* Problems and tasks
1. According to the deferred compensation plan excerpt, what does the term "Committee" mean?
2. Summarize the deferred compensation plan excerpt in two sentences.

* Provided passage
====

Voluntary Deferred Compensation Plan for Non-Employee Directors

 

1.                                      Purpose

 

The purpose of the Towers Watson & Co. Voluntary Deferred Compensation Plan for Non-Employee Directors is to provide non-employee directors of Towers Watson & Co. with an opportunity to defer compensation from the Company.

 

2.                                      Definitions

 

(a) “Change in Control” shall have the meaning set forth in the Towers Watson & Co. 2009 Long Term Incentive Plan (the “LTIP”).

 

(b)                                 The term “Committee” shall mean the Compensation Committee of the Board of Directors of the Company.

 

(c)                                  The “Company” shall mean Towers Watson & Co.

 

(d)                                 The term “Compensation” shall mean cash-based or equity-based retainers, meeting fees, annual grants, initial grants and any other remuneration arising out of the Participant’s capacity as a non-employee director of the Company.

 

(e)                                  The term “Deferred Compensation Account” shall mean a memorandum account established by the Company on its books.

 

(f)                                    The term “Participant” shall mean a non-employee director of the Company.

====

[Collection listing]

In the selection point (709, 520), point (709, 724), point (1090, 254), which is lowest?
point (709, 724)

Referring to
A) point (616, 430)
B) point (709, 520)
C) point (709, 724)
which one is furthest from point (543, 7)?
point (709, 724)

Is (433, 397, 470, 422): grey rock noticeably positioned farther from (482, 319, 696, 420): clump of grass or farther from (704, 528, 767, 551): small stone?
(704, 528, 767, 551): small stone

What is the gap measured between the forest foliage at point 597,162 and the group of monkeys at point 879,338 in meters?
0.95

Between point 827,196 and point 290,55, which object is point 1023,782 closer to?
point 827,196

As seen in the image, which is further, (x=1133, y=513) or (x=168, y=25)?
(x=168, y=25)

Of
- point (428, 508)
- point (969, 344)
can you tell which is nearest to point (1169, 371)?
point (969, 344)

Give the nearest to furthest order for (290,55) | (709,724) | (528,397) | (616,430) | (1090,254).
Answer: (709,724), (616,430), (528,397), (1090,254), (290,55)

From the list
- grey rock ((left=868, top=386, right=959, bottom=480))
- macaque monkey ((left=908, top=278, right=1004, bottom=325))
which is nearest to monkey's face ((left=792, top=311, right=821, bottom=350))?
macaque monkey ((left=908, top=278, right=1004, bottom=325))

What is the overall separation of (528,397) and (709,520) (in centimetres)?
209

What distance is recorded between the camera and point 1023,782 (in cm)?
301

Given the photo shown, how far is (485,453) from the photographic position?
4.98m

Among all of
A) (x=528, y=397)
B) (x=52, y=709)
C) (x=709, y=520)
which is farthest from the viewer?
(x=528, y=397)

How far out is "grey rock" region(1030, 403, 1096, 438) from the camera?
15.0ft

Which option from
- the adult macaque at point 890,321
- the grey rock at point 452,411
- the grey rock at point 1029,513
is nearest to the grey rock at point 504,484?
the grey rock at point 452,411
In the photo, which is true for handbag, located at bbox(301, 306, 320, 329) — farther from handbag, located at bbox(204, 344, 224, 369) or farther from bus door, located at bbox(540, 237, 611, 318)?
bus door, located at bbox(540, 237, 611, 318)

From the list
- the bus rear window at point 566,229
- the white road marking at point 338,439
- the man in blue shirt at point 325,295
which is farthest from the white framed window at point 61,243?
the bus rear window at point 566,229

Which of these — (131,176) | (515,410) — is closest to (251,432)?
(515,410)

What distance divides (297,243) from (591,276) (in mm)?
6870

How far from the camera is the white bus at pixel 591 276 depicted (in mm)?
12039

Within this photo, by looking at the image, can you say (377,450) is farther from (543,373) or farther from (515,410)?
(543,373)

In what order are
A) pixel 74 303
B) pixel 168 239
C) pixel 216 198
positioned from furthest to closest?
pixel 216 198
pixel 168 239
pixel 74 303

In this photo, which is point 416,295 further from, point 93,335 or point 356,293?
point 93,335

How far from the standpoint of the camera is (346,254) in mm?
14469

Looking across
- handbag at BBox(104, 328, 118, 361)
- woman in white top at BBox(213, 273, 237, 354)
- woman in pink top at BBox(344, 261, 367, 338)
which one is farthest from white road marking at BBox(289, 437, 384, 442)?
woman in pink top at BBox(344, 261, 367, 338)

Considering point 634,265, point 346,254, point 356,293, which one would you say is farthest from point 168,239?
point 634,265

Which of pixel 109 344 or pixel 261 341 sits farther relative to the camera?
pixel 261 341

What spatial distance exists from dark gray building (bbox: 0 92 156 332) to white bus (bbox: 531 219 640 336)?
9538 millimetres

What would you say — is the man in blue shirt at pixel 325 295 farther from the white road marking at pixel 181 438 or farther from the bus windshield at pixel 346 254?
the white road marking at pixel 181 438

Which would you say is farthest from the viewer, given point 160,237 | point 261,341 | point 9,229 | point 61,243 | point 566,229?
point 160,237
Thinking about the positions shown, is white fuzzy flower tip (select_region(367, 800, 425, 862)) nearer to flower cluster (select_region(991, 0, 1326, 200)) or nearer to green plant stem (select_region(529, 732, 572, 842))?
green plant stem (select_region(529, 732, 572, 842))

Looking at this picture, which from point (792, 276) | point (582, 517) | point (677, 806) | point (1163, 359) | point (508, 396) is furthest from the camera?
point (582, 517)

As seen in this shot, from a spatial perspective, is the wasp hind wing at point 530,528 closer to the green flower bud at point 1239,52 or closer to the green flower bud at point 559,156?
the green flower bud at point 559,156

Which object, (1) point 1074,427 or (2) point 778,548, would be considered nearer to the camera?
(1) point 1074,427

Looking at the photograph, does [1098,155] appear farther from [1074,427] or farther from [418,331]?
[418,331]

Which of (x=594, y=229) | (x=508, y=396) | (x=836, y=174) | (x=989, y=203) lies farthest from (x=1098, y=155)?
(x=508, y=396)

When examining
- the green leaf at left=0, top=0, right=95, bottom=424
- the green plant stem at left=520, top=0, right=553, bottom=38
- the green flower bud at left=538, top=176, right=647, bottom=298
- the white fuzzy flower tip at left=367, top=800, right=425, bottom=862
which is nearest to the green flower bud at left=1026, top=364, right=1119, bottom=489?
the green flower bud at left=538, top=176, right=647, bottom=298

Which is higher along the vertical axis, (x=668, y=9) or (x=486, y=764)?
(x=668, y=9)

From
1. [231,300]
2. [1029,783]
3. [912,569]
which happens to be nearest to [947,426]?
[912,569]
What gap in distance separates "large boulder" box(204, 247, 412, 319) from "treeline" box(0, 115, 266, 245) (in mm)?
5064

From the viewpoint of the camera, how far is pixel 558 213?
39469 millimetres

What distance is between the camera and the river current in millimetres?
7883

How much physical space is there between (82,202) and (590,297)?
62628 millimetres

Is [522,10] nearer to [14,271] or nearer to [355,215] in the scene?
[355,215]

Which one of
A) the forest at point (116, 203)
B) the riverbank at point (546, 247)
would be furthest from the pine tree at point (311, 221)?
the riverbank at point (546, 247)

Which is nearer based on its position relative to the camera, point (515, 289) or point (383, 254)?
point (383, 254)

====

* Answers to the problems
1. The Compensation Committee of the Board of Directors of Towers Watson & Co.

2. The plan's purpose is to give non-employee directors of Towers Watson & Co. an opportunity to defer compensation from the company. It defines key terms: "Change in Control" follows the company's 2009 Long Term Incentive Plan, "Compensation" covers retainers, meeting fees, grants and other remuneration from serving as a non-employee director, a "Deferred Compensation Account" is a memorandum account on the company's books, and a "Participant" is a non-employee director.